Santelli: Dollar index coming back to life

The sell-off in the euro and emerging market currencies like the Turkish lira and South African rand this week has benefited the yen—last year's weakest major currency—as the fell 0.4 percent to 102.33 yen on Friday.

There were large month-end option expiries at the 102.25 and 103 yen, according to one trader.

Another boost to the yen was Japan's core consumer price inflation, which accelerated to 1.3 percent in January, the highest level in five years.

The dollar index rose 0.2 percent to 81.21, helped by solid U.S. October-December growth numbers, which revived hopes that the global economy could, on the whole, take troubles from emerging markets in stride.

The dollar index has risen more than 1 percent in January and is poised for its biggest month gain since May.

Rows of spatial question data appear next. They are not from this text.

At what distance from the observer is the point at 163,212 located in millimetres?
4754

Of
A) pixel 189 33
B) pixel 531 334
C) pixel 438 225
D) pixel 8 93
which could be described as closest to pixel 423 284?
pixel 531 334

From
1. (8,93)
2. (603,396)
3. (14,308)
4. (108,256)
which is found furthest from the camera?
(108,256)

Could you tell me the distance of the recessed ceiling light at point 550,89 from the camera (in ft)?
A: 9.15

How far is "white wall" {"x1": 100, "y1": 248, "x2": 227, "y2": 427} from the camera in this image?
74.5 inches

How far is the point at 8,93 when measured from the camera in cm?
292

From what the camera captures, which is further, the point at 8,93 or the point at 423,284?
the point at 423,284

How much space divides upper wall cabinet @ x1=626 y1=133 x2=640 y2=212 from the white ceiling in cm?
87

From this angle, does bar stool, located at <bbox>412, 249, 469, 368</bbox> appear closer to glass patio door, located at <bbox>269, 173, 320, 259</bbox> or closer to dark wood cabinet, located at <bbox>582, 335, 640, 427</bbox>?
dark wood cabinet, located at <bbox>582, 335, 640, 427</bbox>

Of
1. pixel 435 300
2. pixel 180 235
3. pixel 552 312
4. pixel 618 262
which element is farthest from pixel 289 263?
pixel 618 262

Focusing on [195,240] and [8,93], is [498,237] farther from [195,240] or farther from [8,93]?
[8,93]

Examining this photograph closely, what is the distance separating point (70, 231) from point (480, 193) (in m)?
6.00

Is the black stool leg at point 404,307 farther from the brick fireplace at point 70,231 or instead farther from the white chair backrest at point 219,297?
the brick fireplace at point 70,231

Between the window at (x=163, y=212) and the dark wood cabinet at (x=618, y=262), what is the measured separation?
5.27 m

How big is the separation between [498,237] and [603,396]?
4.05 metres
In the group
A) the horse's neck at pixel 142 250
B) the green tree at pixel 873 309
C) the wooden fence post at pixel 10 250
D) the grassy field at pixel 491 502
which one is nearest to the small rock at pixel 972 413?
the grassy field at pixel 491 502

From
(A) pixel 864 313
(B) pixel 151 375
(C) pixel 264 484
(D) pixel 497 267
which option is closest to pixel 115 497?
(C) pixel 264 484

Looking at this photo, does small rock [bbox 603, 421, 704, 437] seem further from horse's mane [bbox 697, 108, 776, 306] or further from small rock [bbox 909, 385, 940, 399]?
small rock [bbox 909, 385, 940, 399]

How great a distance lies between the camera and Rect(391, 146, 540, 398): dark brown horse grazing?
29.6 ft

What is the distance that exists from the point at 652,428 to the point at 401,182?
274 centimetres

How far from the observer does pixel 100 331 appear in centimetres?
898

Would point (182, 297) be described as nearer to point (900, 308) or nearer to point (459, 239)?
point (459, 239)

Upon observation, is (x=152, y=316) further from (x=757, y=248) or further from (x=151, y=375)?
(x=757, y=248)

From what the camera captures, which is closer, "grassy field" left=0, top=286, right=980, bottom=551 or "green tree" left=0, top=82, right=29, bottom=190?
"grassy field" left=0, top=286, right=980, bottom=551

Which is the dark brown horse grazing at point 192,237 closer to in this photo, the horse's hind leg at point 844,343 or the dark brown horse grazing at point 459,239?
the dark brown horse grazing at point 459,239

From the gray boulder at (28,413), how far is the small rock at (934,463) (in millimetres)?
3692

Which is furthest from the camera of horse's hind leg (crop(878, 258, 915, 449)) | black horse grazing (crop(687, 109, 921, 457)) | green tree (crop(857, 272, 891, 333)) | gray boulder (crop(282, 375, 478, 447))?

Friday's data on U.S. consumption, Midwest manufacturing and consumer sentiment reinforced the notion the world's biggest economy has some cushion to weather the emerging markets turmoil and reduced stimulus from the Federal Reserve.


"The dollar has emerged from this tapering better than we had thought," TD's Osborne said.

There was also talk in the market that emerging market central banks may buy back dollars.

"That is a possibility," said Adam Cole, head of G10 FX strategy at RBC Capital in London. "If you've seen intervention to support their currencies then they'd be recycling to replenish dollars (that they'd spent propping up their own currencies)."

Data from the Federal Reserve late Thursday hinted some foreign central banks sold their Treasuries holdings to raise cash and buy their own currencies on the open market in a bid to stabilize them from further damage due to emerging market jitters.

Overall foreign holdings of securities such as Treasuries, mortgage-backed securities and agency debt at the U.S. central bank fell by $20.77 billion to $3.325 trillion in the week ended Wednesday, led by a $20.66 billion drop in Treasury holdings. It was the largest weekly decline for both since June, the Fed data showed.